Once your accounts are set up and running, all you really need to do to get paid is transfer money from your business account into your personal account. Instead of receiving a salary, this is called “a draw.” You effectively write a check to yourself. You can do that by writing a check, sending a transfer, or making a direct deposit.

Next, track it. If you’re using accounting software, you can mark transactions to yourself as an “owner’s equity” or “disbursement.”

Become a W-2 employee (only for corporation business structures).

After you’ve begun to pay yourself, it may be a good time for you to think about what business structure benefits you the most. Certain business structures, such as an LLC, provide another layer of separation from your personal and business identities for liability purposes. Becoming a W-2 employee of your corporation can also provide tax benefits. It is advised that you speak with an attorney if you are interested in this business structure

How much should I pay myself?

To determine how much you should pay yourself, we recommend drafting a monthly budget and tracking your actual revenue and expenses to understand how much you typically take in and payout in expenses for the month. That will help you visualize what impact paying yourself may have on your budget.
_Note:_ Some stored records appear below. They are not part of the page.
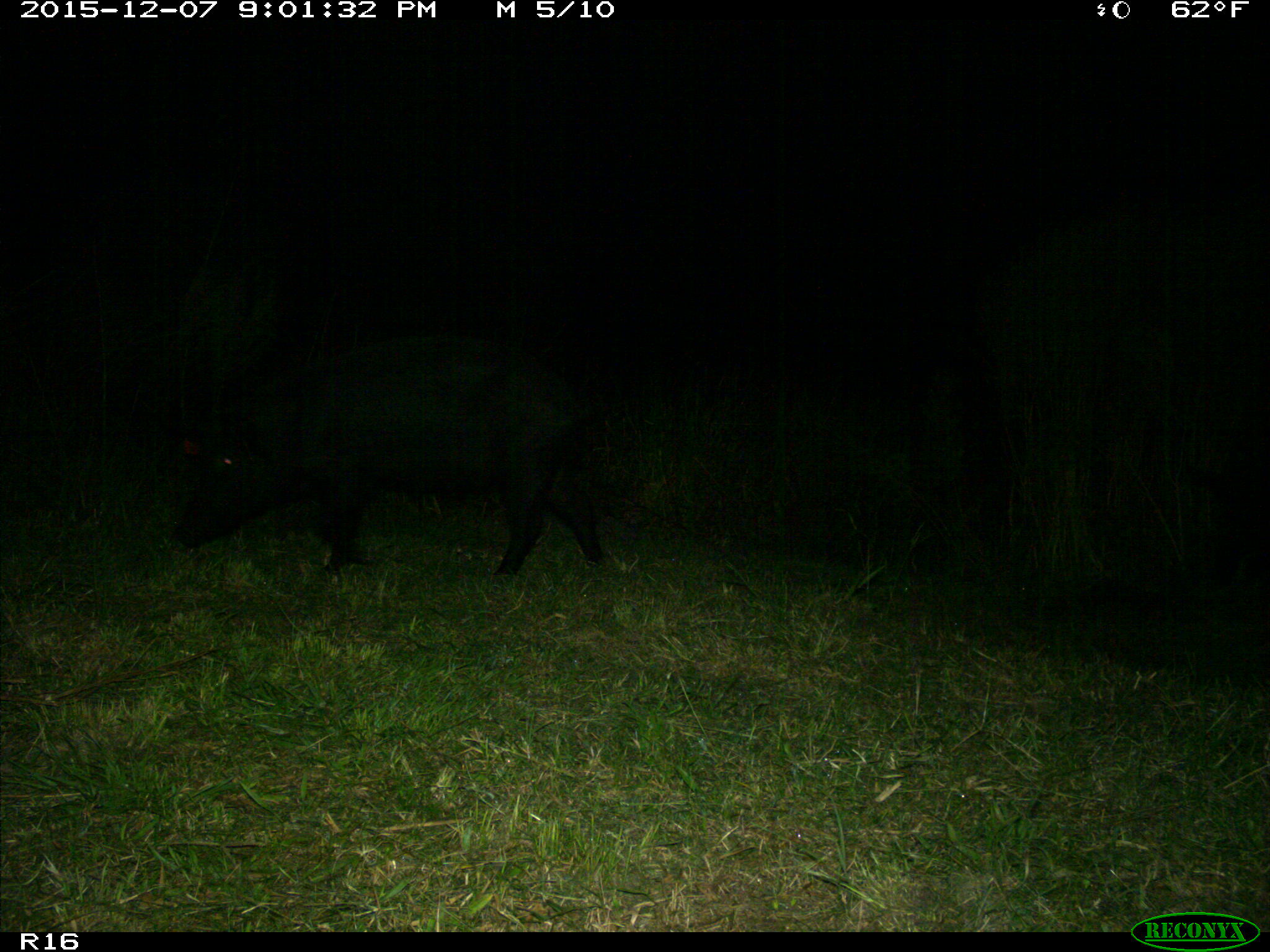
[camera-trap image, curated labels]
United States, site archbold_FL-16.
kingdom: Animalia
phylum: Chordata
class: Mammalia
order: Artiodactyla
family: Suidae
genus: Sus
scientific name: Sus scrofa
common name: wild boar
An additional way to determine how much you should pay yourself is to understand your program’s cash flow. Your cash flow helps you understand how much you are actually taking in versus paying out each month, and how that amount fluctuates. Performing the cash flow projection will allow you to decide how much you should pay yourself each month, because it may vary.
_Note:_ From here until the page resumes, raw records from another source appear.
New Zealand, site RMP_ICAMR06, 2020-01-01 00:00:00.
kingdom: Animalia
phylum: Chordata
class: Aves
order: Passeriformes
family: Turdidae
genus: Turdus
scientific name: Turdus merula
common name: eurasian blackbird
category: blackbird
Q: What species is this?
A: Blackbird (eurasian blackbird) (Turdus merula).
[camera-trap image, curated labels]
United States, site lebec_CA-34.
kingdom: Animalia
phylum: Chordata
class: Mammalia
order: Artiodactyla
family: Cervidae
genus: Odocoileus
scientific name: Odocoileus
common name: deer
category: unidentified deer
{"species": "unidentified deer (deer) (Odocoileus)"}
Paying yourself should be treated just as any other necessary expense line item — it is essential to business operation. If you are hesitant to pay yourself because the program is not making a profit or has a very slim profit, you should evaluate all your expenses and see if there is room to cut down other costs, or think of ways that you can increase revenue.

How do I get started?

Making the decision to pay yourself is the first leap. After that, these are the basic steps to ‘make good’ on your promise to yourself:

  • Open a business bank account.
  • Know what is coming in and going out. Use your budget and cash flow to help inform the amount that you will pay yourself.
  • Commit to an amount, even if it is low.
  • Keep track of your draws, even on a simple piece of paper or spreadsheet.
  • Be mindful of your anticipated tax obligations and set some money aside to cover taxes.

 

Disclaimer

The information contained here has been prepared by Civitas Strategies and is not intended to constitute legal, tax, or financial advice. The Civitas Strategies team has used reasonable efforts in collecting, preparing, and providing this information, but does not guarantee its accuracy, completeness, adequacy, or currency. The publication and distribution of this information are not intended to create, and receipt does not constitute, an attorney-client or any other advisory relationship. Reproduction of this information is expressly prohibited. Only noncommercial uses of this work are permitted.